Two things it solves: You get to evaluate me, my ability to deliver, and how I interact with your team and I either bring real value within two weeks, or I don't. I can tell you verbally I am an indispensable asset or I can show you; other people have ruined the verbal trust layer which is why this whole debacle exists in the first place btw.

And more importantly, but less communicated, I get to evaluate you. How your team works, the level of talent present, management's ability to keep direction, and wether I genuinely enjoy what you have for me to work on.
tcdent
·last month·discuss
Fast is a Netflix product so the fact that you've even heard of it is in direct relation to the weight of the brand that launched it.

speedtest.net has been the first search result on Google for "speed test" for decades.

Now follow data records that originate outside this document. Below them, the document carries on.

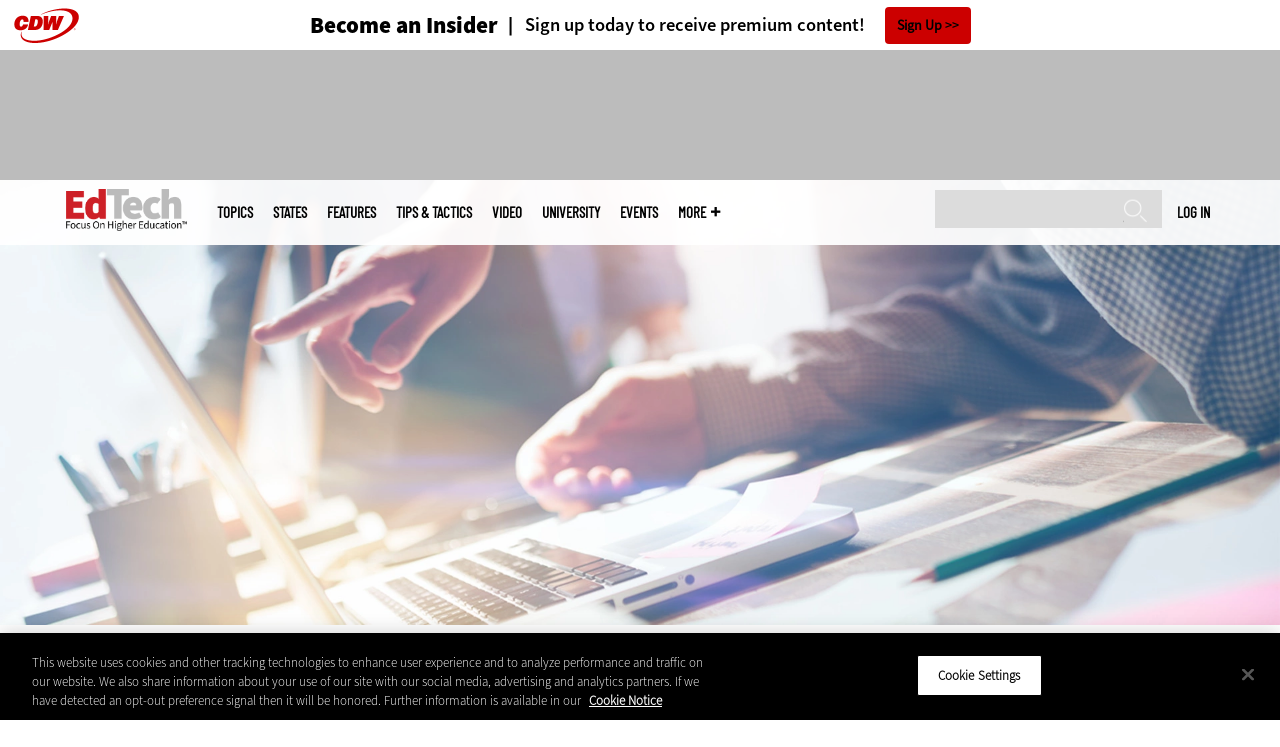

--- FILE ---
content_type: text/css
request_url: https://tags.srv.stackadapt.com/sa.css
body_size: -11
content:
:root {
    --sa-uid: '0-10f58490-db55-595b-5c41-69752b92fe14';
}

--- FILE ---
content_type: application/x-javascript;charset=utf-8
request_url: https://smetrics.cdw.com/id?d_visid_ver=4.4.0&d_fieldgroup=A&mcorgid=6B61EE6A54FA17010A4C98A7%40AdobeOrg&mid=92138494761730276232545751743650119536&ts=1769123003572
body_size: -118
content:
{"mid":"92138494761730276232545751743650119536"}

--- FILE ---
content_type: text/plain; charset=utf-8
request_url: https://tags.srv.stackadapt.com/saq_pxl?uid=TB5PcrC0DQr5MyyUg7btxg&is_js=true&landing_url=https%3A%2F%2Fedtechmagazine.com%2Fhigher%2Farticle%2F2018%2F11%2Feducause-2018-6-culture-changes-pave-way-digital-transformation&t=EDUCAUSE%202018%3A%206%20Culture%20Changes%20to%20Pave%20the%20Way%20for%20Digital%20Transformation%20%7C%20EdTech%20Magazine&tip=6ogLV9DHracBudnXymTrFTaWA7_fQeie_wmYzF5mWUQ&host=https%3A%2F%2Fedtechmagazine.com&sa_conv_data_Industry=&sa_conv_data_Firmographics=Unknown%20-%20Unknown%20-%20Unknown&sa_conv_data_Employer=Unknown&sa_conv_data_Topic=Digital%20Workspace&sa_conv_data_Partner=Microsoft%20Windows%2C%20Skype%2C%20Dell&sa_conv_data_Site=EdTech%20(HigherEd)&sa_conv_data_Action=Pageview&sa_conv_data_css_value=%20%220-10f58490-db55-595b-5c41-69752b92fe14%22&sa_conv_data_image_value=ffd8ffe000104a46494600010101006000600000ffdb004300080606070605080707070909080a0c140d0c0b0b0c1912130f141d1a1f1e1d1a1c1c20242e2720222c231c1c2837292c30313434341f27393d38323c2e333432ffdb0043010909090c0b0c180d0d1832211c213232323232323232323232323232323232323232323232323232323232323232323232323232323232323232323232323232ffc00011080001000103012200021101031101ffc4001f0000010501010101010100000000000000000102030405060708090a0bffc400b5100002010303020403050504040000017d01020300041105122131410613516107227114328191a1082342b1c11552d1f02433627282090a161718191a25262728292a3435363738393a434445464748494a535455565758595a636465666768696a737475767778797a838485868788898a92939495969798999aa2a3a4a5a6a7a8a9aab2b3b4b5b6b7b8b9bac2c3c4c5c6c7c8c9cad2d3d4d5d6d7d8d9dae1e2e3e4e5e6e7e8e9eaf1f2f3f4f5f6f7f8f9faffc4001f0100030101010101010101010000000000000102030405060708090a0bffc400b51100020102040403040705040400010277000102031104052131061241510761711322328108144291a1b1c109233352f0156272d10a162434e125f11718191a262728292a35363738393a434445464748494a535455565758595a636465666768696a737475767778797a82838485868788898a92939495969798999aa2a3a4a5a6a7a8a9aab2b3b4b5b6b7b8b9bac2c3c4c5c6c7c8c9cad2d3d4d5d6d7d8d9dae2e3e4e5e6e7e8e9eaf2f3f4f5f6f7f8f9faffda000c03010002110311003f00f7fa28a2803fffd910f58490db55595b5c4169752b92fe1412e1afc9&l_src=&l_src_d=&u_src=&u_src_d=&shop=false&sa-user-id-v3=s%253AAQAKIANSP7gyQej5cGKfrKCk4fixX8_0BnGbG1vh9DbYZ4xkELcBGAQgvdnKywYwAToE_kXKCEIEN5KBMw.7kH2Ada9Yk4acwrUaaewcwMS1pTswdmcaRTwltuEnJI&sa-user-id-v2=s%253AEPWEkNtVWVtcQWl1K5L-FBLhr8k.FB1TAmATuCrNcpvnSA1kgPuraNnEjcre5c2ZePhb2%252F8&sa-user-id=s%253A0-10f58490-db55-595b-5c41-69752b92fe14.XQWY0lJs3UlhzWME%252FvMUieYSg%252F3XriIr0pAcO55bs50
body_size: 387
content:
{"conversion_tracker_uids":["x9SAScgQNVfOJv2lJZIJAd","RNPeaV5QDrKVI4KQdcAbkh","4eUfhY53orKghweVLyvAcs"],"retargeting_tracker_uids":["7aeyohJqlW5kTLocc5ScFQ","EBE1hNGGJFfb5MGrPAXXhZ","rYanJzWNBympiZDpmWlOaj","AMQr37xg6eVbaiLZXdmZot","1Lza2blyB2Il3A8uw2WzkN","KPOECq7lBEYpVJ7u29XoNO","DPpSmZzWGaeESf3iIl3ph4","u83q2xVj2gHlzQWdF84TlL","YAeYKTt4GTE2WHPVYZvAbP","6WFWFFMhmyu9Z0UFFicobL","lE4a5V8NtC3yNLPX9nwIL1","bPrMxlWNlFoZWul6DC4uv3"],"lookalike_tracker_uids":["ArcOKEC1A9fPEmrNhR14qr"]}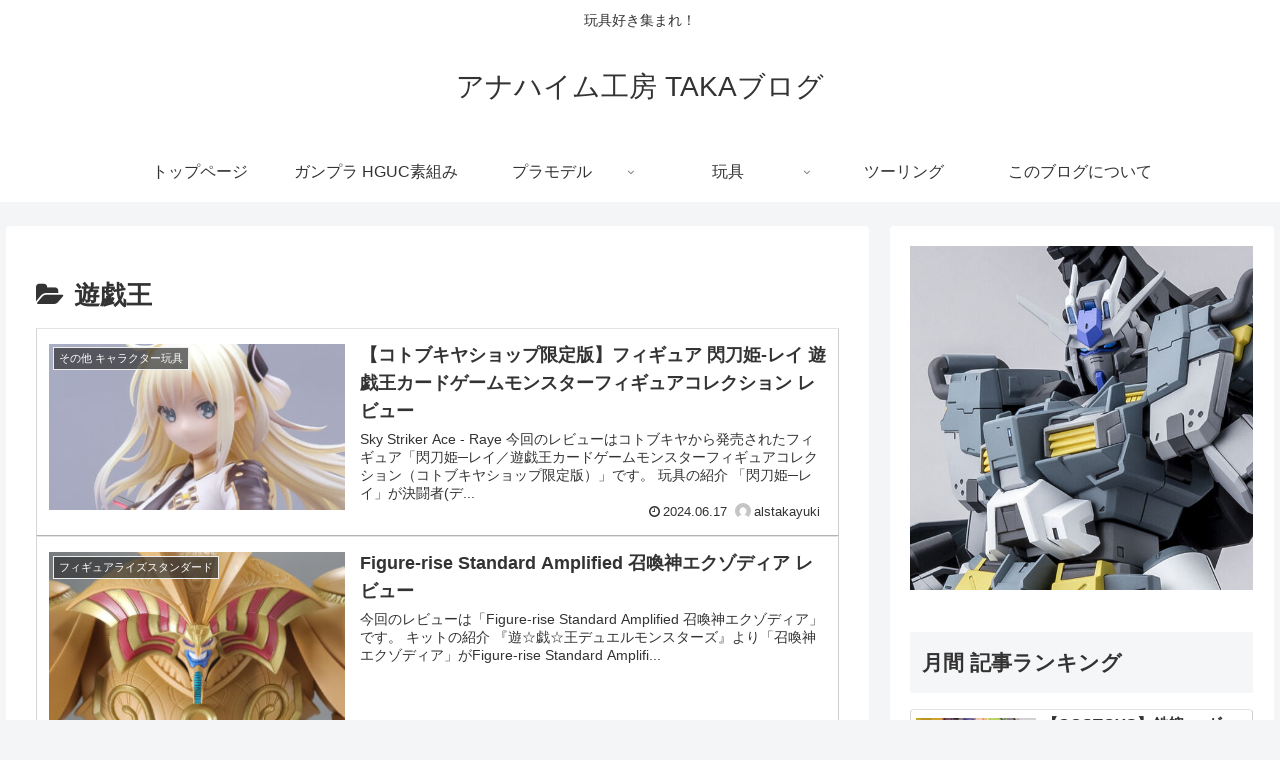

--- FILE ---
content_type: text/html; charset=utf-8
request_url: https://www.google.com/recaptcha/api2/aframe
body_size: 266
content:
<!DOCTYPE HTML><html><head><meta http-equiv="content-type" content="text/html; charset=UTF-8"></head><body><script nonce="uxw4978shLDr74GFInScyw">/** Anti-fraud and anti-abuse applications only. See google.com/recaptcha */ try{var clients={'sodar':'https://pagead2.googlesyndication.com/pagead/sodar?'};window.addEventListener("message",function(a){try{if(a.source===window.parent){var b=JSON.parse(a.data);var c=clients[b['id']];if(c){var d=document.createElement('img');d.src=c+b['params']+'&rc='+(localStorage.getItem("rc::a")?sessionStorage.getItem("rc::b"):"");window.document.body.appendChild(d);sessionStorage.setItem("rc::e",parseInt(sessionStorage.getItem("rc::e")||0)+1);localStorage.setItem("rc::h",'1768545446522');}}}catch(b){}});window.parent.postMessage("_grecaptcha_ready", "*");}catch(b){}</script></body></html>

Partly the boost of domain SEO and partly the boost of it being an effective exit node for searches for that term for that long.

(Nobody searches "ookla" and nobody is going to search your tier-3 .com)
tcdent
·last month·discuss
Yeah these channels used to be respected in that way.

And then app developers discovered that hooks like "look what you missed" work on users and so now we all have to get them in the same category.
tcdent
·2 months ago·discuss
I'm sorry but if you write Python functions/methods in camel case I can't take you seriously.
tcdent
·2 months ago·discuss
They most definitely have a person to talk to. They're not the largest Google Cloud user by far, but they are large enough to have human account reps.